#### Task statement
Count the lines in the records below that contain the word "each", matching its case exactly. Reply with the number alone.

Collected data:
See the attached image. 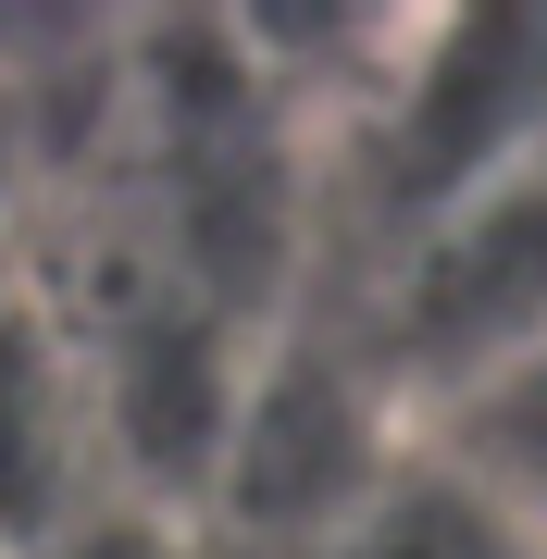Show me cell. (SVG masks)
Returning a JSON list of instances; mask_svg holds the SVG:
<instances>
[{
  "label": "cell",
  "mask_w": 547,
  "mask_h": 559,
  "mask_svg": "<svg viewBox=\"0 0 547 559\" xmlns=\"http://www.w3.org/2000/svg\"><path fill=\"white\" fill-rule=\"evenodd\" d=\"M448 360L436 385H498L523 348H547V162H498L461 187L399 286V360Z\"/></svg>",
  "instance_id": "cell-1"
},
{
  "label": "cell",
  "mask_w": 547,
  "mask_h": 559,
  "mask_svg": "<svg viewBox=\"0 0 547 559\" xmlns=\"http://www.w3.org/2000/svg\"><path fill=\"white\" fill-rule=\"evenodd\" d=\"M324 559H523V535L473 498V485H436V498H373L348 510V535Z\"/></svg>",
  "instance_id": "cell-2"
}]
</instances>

==

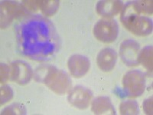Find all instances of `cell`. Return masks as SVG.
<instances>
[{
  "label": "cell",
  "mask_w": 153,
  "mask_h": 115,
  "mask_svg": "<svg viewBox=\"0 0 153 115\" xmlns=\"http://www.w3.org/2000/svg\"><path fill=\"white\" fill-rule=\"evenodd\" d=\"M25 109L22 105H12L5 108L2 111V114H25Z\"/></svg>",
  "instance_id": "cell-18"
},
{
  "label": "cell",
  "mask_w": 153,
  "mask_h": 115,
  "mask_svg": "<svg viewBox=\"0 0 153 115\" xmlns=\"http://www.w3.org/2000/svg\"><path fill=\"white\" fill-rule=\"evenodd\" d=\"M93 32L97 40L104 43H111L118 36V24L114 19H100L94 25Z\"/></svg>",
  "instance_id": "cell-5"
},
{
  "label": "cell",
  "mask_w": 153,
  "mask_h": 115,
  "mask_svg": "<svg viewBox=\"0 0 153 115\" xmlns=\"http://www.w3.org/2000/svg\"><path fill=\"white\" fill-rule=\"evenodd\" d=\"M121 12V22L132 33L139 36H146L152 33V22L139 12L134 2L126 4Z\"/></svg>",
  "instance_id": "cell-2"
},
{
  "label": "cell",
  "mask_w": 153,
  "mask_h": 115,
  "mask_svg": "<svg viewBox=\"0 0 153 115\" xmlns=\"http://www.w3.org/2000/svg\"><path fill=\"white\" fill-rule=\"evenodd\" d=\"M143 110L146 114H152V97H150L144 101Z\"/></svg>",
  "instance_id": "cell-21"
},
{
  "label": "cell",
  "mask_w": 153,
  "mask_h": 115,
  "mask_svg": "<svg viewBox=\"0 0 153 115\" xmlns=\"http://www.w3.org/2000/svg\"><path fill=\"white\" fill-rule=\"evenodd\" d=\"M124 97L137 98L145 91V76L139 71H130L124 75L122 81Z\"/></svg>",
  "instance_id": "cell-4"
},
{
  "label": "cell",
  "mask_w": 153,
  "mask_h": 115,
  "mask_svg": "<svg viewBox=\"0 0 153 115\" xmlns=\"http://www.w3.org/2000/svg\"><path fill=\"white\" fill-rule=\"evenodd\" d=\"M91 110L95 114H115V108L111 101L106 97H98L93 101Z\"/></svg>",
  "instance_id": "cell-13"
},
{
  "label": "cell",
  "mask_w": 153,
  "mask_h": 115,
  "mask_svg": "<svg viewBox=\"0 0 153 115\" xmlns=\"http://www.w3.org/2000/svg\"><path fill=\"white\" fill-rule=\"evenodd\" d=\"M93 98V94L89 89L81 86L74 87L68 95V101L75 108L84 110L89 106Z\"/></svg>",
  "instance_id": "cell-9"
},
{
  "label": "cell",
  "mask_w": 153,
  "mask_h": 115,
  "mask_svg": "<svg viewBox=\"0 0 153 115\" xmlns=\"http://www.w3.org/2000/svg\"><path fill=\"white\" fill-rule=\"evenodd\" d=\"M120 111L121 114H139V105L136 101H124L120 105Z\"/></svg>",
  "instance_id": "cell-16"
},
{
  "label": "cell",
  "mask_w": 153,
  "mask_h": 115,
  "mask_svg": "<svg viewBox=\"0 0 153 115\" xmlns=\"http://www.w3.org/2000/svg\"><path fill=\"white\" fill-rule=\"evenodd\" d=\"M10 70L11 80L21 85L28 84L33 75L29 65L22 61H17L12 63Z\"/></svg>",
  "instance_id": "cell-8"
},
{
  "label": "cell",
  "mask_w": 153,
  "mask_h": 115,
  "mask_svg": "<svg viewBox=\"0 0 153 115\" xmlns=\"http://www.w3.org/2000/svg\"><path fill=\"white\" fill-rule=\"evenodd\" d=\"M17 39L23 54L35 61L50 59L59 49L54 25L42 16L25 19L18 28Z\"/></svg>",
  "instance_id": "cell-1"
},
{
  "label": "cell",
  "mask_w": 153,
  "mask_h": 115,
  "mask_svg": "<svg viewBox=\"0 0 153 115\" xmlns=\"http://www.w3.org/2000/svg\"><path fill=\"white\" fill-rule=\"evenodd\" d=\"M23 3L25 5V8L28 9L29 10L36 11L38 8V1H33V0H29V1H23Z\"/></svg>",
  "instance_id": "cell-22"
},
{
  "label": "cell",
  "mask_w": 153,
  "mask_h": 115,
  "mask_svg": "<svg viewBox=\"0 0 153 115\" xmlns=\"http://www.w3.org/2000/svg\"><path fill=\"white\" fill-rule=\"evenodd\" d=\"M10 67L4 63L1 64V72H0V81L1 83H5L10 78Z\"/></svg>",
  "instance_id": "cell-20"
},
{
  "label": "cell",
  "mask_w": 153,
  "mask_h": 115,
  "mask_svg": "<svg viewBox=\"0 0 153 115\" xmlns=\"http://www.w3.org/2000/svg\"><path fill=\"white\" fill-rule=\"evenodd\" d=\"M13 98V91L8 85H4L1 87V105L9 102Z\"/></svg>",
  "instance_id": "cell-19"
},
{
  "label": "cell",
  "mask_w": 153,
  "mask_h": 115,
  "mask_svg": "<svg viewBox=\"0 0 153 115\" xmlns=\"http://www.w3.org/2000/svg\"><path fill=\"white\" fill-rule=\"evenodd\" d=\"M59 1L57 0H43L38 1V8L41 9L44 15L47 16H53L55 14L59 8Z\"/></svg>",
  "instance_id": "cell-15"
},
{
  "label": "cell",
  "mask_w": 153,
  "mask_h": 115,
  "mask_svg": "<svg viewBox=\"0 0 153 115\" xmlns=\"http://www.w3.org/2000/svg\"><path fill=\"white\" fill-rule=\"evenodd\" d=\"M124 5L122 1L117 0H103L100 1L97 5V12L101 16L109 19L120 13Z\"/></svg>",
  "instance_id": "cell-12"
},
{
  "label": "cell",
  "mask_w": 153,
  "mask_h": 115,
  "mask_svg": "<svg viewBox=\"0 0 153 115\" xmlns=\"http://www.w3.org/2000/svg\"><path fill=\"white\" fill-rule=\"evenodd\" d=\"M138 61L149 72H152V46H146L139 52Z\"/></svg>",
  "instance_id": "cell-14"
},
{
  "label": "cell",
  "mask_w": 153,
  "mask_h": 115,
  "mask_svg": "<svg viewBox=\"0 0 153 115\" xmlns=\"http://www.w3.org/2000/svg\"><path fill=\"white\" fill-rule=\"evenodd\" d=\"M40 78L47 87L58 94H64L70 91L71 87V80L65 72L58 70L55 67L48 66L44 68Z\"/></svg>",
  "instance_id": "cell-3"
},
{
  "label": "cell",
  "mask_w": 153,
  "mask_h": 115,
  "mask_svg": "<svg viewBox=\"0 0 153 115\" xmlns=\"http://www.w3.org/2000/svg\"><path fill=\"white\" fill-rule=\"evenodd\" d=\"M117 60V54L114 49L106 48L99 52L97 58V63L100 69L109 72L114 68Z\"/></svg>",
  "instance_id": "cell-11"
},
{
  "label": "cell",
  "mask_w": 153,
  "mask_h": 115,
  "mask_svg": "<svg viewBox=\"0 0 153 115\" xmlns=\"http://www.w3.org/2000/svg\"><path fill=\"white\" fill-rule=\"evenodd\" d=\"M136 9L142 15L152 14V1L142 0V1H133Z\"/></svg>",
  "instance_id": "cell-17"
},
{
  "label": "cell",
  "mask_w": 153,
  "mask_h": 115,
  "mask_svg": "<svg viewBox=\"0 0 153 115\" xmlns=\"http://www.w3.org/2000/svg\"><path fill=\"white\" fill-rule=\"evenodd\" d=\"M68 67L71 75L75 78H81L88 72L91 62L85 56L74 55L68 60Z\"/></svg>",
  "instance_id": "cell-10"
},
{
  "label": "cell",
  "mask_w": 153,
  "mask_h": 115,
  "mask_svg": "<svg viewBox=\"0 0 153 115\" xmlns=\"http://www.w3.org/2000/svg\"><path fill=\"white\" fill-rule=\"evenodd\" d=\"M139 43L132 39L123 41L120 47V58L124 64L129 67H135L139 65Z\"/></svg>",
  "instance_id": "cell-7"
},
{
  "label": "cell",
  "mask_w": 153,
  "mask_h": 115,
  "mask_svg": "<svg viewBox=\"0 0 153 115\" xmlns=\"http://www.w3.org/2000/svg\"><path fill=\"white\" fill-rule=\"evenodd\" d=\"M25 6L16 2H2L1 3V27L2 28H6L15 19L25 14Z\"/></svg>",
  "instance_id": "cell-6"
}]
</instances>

...

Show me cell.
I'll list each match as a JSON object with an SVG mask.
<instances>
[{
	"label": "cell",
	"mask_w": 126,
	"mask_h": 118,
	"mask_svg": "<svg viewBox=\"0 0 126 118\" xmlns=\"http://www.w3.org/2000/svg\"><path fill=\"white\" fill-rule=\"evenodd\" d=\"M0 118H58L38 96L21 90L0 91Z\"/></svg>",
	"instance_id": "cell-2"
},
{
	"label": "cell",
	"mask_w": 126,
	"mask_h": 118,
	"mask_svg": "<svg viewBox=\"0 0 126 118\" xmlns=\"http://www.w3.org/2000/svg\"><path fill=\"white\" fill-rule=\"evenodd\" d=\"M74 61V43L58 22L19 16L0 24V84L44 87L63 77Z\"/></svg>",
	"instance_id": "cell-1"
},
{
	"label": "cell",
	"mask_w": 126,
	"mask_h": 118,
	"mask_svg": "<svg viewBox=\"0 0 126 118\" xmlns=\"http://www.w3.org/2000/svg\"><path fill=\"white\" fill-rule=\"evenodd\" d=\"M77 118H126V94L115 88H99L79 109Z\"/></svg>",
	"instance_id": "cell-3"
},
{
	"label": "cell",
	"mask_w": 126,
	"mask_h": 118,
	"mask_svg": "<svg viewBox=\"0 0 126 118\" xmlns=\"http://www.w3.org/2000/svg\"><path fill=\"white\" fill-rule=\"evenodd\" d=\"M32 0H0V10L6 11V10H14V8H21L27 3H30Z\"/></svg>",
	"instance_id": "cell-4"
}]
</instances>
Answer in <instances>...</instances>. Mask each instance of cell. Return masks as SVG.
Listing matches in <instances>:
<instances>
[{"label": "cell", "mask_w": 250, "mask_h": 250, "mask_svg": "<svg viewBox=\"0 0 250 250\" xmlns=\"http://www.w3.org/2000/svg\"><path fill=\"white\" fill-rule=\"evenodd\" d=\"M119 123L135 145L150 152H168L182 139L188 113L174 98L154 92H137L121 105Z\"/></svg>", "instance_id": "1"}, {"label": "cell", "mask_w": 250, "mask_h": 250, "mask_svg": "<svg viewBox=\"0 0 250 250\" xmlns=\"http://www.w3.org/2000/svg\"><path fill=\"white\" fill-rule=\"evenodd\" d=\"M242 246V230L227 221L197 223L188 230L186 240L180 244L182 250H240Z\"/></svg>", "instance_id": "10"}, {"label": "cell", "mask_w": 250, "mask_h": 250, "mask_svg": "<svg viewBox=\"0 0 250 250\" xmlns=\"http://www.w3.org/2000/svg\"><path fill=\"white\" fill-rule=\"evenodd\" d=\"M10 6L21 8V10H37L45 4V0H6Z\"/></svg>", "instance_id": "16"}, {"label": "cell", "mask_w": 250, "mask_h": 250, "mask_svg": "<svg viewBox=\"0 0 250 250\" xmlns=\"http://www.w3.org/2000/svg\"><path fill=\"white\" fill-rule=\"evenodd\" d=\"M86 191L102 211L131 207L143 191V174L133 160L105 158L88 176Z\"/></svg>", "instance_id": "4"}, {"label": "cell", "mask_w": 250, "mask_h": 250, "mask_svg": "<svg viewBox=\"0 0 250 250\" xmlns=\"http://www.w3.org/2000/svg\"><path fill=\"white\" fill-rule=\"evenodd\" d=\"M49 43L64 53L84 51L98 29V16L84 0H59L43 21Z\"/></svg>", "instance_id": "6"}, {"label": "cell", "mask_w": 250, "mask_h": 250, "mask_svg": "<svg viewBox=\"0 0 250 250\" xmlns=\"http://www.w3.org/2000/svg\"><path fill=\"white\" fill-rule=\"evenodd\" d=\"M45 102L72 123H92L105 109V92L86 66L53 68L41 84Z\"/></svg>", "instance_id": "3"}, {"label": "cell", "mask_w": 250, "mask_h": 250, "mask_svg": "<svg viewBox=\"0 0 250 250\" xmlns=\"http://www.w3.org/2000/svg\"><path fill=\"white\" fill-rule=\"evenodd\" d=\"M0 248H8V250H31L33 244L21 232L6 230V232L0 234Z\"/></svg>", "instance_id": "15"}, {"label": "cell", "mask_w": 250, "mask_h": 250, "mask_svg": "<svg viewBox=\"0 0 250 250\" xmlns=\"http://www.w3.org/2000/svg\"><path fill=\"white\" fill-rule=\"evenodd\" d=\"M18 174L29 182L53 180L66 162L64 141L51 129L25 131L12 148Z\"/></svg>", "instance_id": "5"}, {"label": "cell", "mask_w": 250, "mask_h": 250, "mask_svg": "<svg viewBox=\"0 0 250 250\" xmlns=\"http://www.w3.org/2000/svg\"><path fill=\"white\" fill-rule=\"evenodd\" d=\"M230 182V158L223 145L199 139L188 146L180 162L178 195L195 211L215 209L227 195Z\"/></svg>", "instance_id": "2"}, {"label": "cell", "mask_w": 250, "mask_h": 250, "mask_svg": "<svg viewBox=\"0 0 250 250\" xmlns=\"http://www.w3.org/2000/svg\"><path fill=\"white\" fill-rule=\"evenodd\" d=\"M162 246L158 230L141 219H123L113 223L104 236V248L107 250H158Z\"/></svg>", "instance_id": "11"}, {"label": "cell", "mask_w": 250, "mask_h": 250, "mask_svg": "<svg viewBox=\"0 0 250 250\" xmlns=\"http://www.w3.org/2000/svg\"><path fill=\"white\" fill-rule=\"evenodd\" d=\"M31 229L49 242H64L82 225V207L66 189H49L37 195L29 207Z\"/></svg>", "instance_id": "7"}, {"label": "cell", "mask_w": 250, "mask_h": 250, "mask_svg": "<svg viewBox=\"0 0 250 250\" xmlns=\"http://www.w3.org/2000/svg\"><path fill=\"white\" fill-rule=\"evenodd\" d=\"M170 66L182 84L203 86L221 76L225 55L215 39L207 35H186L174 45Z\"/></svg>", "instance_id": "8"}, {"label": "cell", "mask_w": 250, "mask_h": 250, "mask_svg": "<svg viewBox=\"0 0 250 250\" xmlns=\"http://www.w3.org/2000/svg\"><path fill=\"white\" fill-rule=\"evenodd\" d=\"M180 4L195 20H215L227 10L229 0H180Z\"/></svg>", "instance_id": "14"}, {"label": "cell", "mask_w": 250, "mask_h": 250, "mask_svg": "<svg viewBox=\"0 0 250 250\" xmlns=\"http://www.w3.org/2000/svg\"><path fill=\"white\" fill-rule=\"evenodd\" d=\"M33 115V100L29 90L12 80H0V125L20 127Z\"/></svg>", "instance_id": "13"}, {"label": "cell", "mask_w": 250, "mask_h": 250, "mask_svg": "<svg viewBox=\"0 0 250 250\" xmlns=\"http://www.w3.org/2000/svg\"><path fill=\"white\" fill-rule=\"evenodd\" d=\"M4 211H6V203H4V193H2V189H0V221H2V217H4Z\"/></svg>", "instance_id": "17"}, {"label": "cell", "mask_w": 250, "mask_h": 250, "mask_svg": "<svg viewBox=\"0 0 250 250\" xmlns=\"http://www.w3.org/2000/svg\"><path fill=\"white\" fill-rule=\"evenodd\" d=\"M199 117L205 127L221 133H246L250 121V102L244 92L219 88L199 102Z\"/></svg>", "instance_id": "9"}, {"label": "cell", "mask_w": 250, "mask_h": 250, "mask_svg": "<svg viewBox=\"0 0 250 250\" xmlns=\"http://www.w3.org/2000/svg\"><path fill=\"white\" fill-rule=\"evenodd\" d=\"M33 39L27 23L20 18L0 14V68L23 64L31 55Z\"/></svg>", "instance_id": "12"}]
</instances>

#### Output
2